__Work to be completed__
Images do not belong in the copy; retype the rest of the entries below exactly.

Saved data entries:
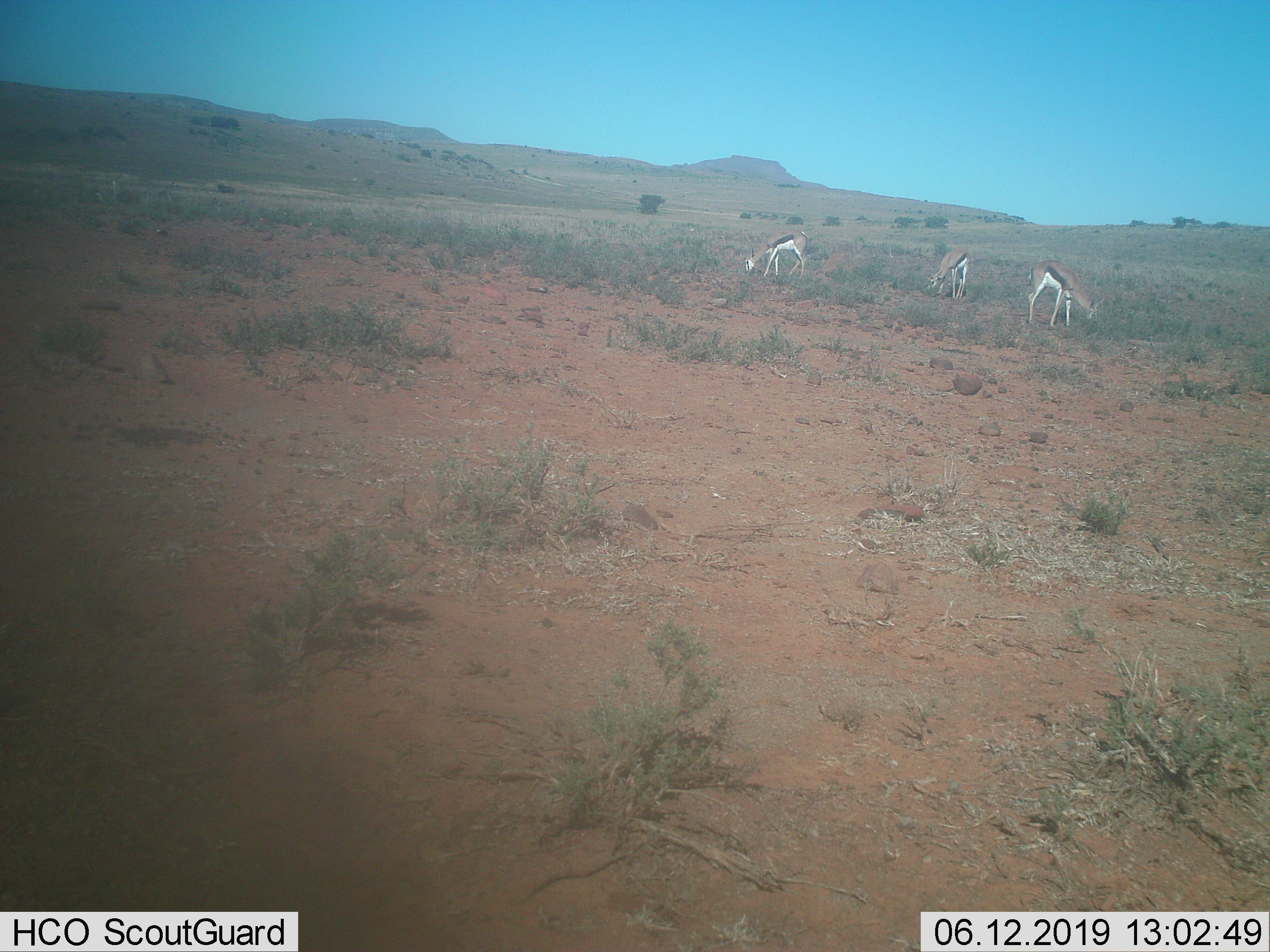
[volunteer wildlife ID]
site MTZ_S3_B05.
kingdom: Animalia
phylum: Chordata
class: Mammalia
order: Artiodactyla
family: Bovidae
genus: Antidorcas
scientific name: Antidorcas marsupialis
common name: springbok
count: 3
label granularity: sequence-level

__Completed task__
[volunteer wildlife ID]
site MTZ_S3_B05.
kingdom: Animalia
phylum: Chordata
class: Mammalia
order: Artiodactyla
family: Bovidae
genus: Antidorcas
scientific name: Antidorcas marsupialis
common name: springbok
count: 3
label granularity: sequence-level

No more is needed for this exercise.